The ruling reverses a judge's dismissal of the charge on free-speech grounds last July, before White was convicted of similar charges in Roanoke.

White, serving a two-and-a-half-year prison sentence, now faces the prospect of being returned to Chicago. He is charged with posting the name, address and telephone number of the foreman of a jury that convicted neo-Nazi leader Matthew Hale in 2004 of plotting to have a federal judge killed.

Although White made no direct threats against the juror, prosecutors had argued that his words must be viewed in the context of other material on overthrow.com, the now-defunct website that carried his inflammatory rhetoric.

The court of appeals noted that White once wrote that "everyone associated with the Matt Hale trial has deserved assassination for a long time."

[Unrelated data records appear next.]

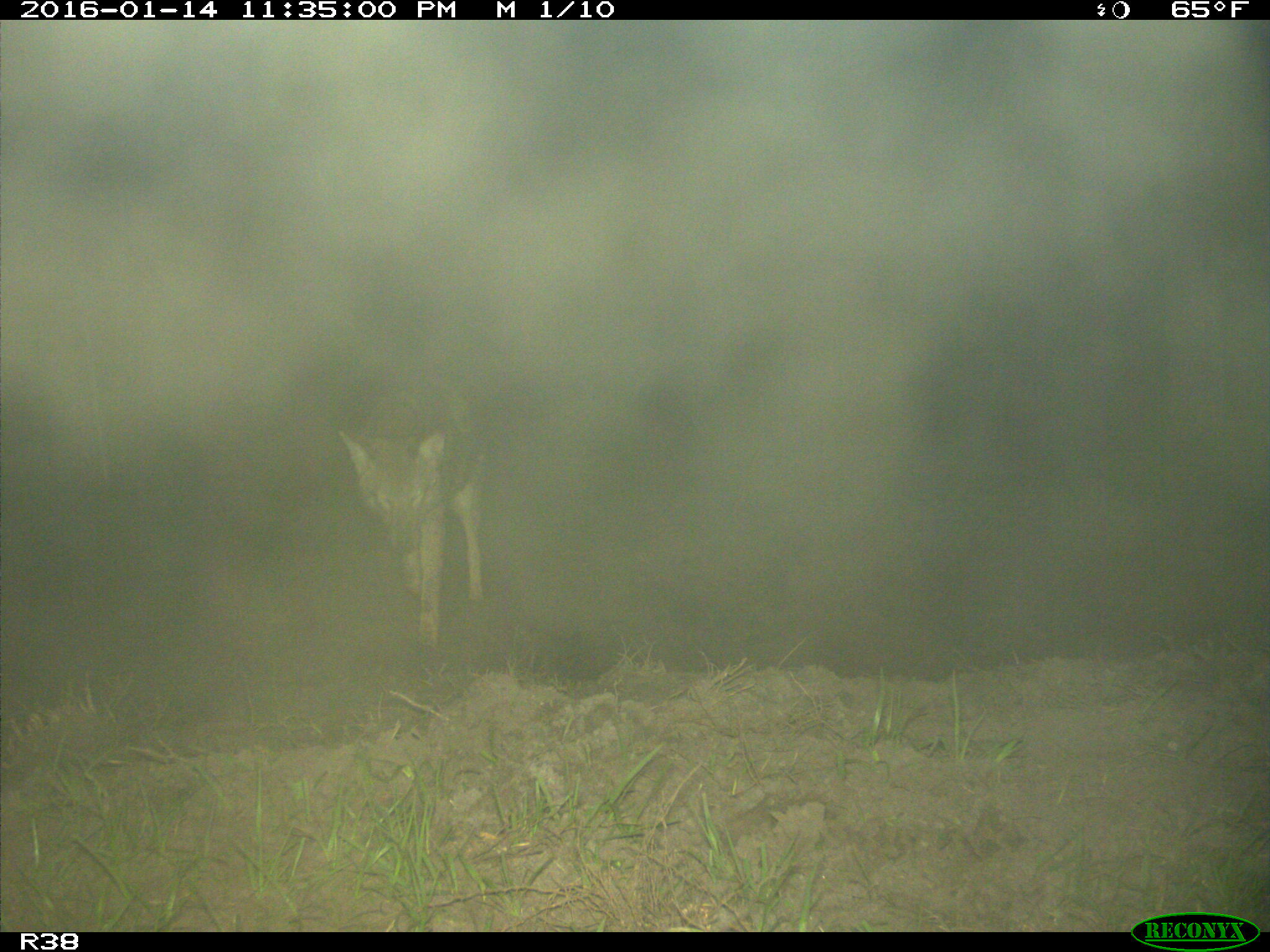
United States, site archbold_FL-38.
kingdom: Animalia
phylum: Chordata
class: Mammalia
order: Carnivora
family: Canidae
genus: Canis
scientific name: Canis latrans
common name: coyote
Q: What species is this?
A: Canis latrans (coyote).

White, who moved to Roanoke in 2004 and created the American National Socialist Workers Party, is currently serving time in a federal prison in Beckley, W.Va.

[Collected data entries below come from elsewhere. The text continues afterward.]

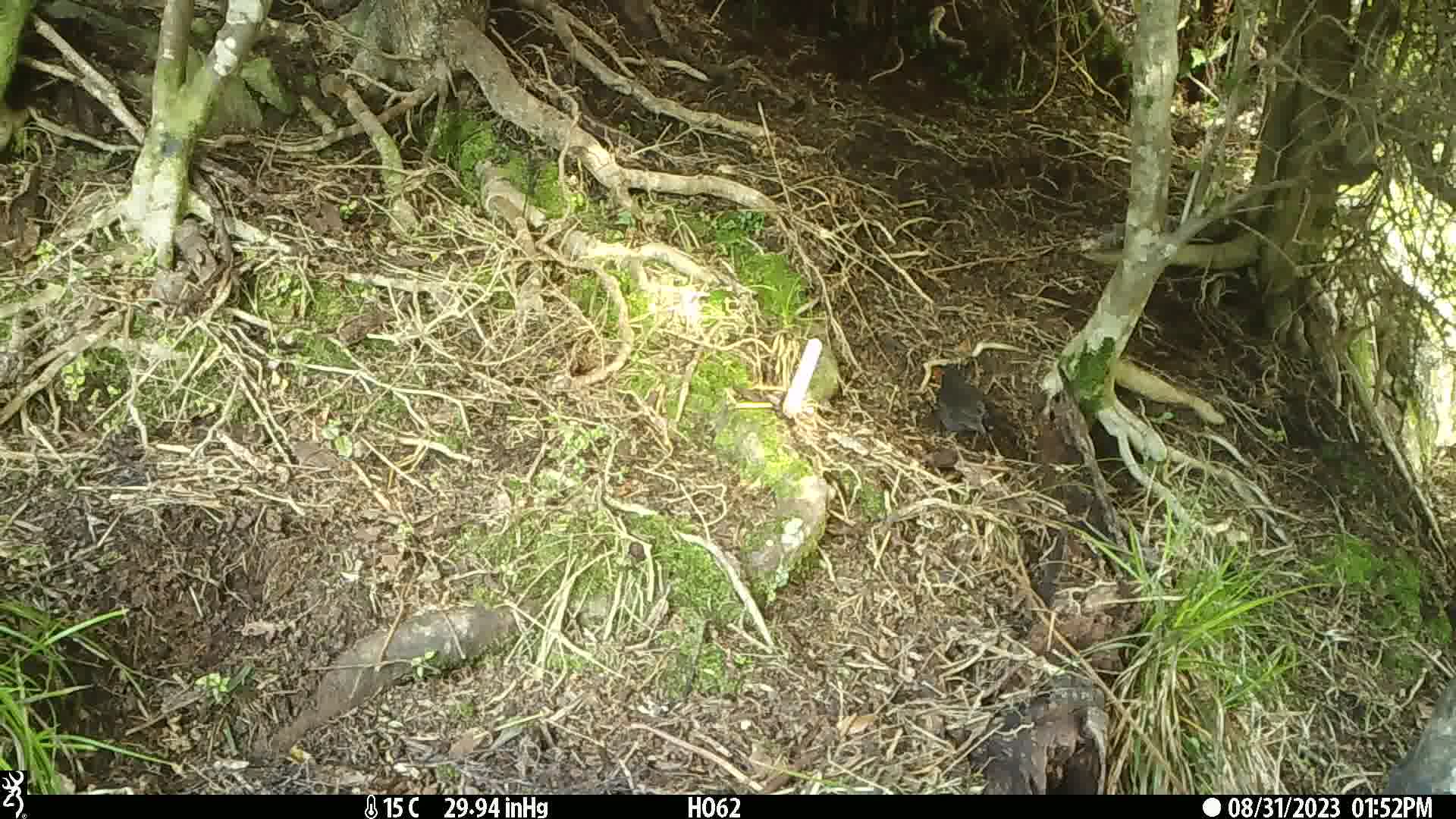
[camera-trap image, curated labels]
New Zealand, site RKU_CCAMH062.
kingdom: Animalia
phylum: Chordata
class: Aves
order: Passeriformes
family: Turdidae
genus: Turdus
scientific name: Turdus merula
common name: eurasian blackbird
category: blackbird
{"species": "blackbird (eurasian blackbird) (Turdus merula)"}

After years of pushing the line between free speech and illegal conduct, he was convicted in December of making racially motivated threats against people in Missouri, Delaware and Virginia.

Nishay Sanan, a Chicago attorney who represents White, said he plans to ask the full court of appeals to review Monday's decision.

In dismissing the charge last July, U.S. District Court Judge Lynn Adelman noted that White broke no laws when he dug up the publicly available contact information for the juror and posted it to overthrow.com.

As for the government's argument that White's intent to have the juror harmed was betrayed by other posts on a website viewed by violent racists, Adelman wrote: "An intimidating context alone does not remove the protection of the First Amendment."
That may be true, the higher court conceded. But such a question should be decided by a jury at trial, it said, not by a judge on a motion to dismiss.

Whether White is guilty of soliciting harm against the juror turns on his intent at the time he made the posts, which can best be determined once a jury hears additional evidence, the court ruled.

The ruling appears to open the door for prosecutors to bring up other posts on overthrow.com in which White has written that the "enemies" of the white supremacy movement should be harassed, intimidated and lynched.

Shortly before he was arrested in October 2008, White was preparing to distribute a magazine with then-presidential candidate Barack Obama on the cover. The illustration showed Obama's head in the sights of an assassin's rifle, with the cross hairs extended to form a swastika. Below the image was the headline:
"Kill this n-----?"

When White's appeal was argued earlier this year, appellate Judge Richard Posner picked up on the government's assertion that White's carefully selected words amounted to a coded solicitation.

Posner brought up the words of King Henry II of England, who supposedly once asked aloud, "Will no one rid me of this pestilent priest?" before his knights took the hint and killed Thomas Becket.

Queried by Posner about the case, Sanan said the king should be given the same protection today that White was afforded under the First Amendment.

"Not punishable?" Posner retorted. "You're kidding."